[Stored records]
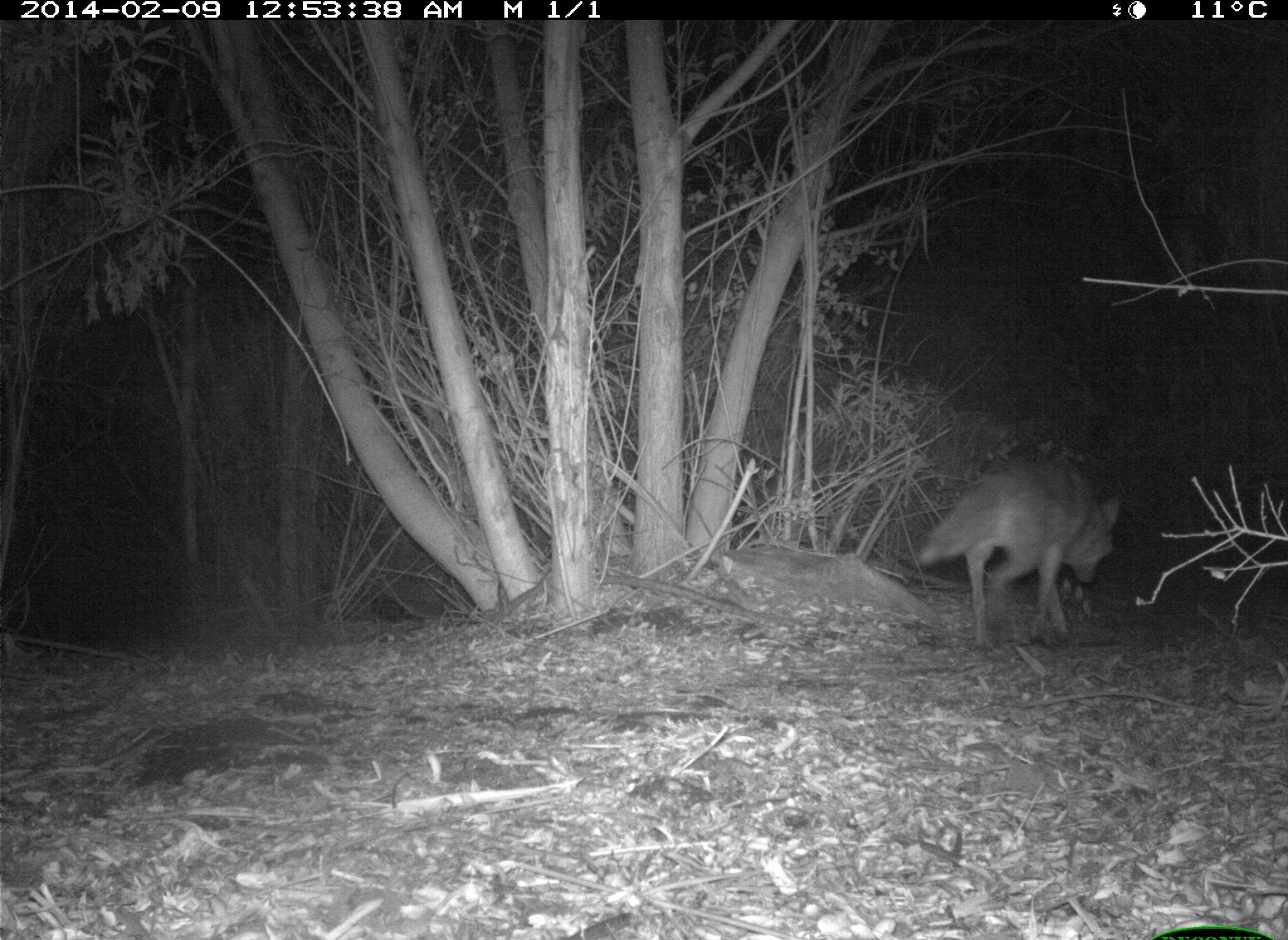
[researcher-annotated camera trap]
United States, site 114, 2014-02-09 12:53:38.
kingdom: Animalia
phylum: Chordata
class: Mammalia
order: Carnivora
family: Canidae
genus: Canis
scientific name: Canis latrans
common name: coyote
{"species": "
--
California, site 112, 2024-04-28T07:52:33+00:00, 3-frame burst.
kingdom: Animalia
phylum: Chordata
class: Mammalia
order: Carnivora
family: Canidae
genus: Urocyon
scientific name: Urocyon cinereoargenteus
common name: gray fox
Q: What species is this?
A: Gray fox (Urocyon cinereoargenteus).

### WHAT IS BEING ASKED
Could you transcribe the entries above word for word, from the line with "genus: Urocyon" down to the line with "A: Gray fox (Urocyon cinereoargenteus).", keeping both?

### EXPECTED OUTPUT
genus: Urocyon
scientific name: Urocyon cinereoargenteus
common name: gray fox
Q: What species is this?
A: Gray fox (Urocyon cinereoargenteus).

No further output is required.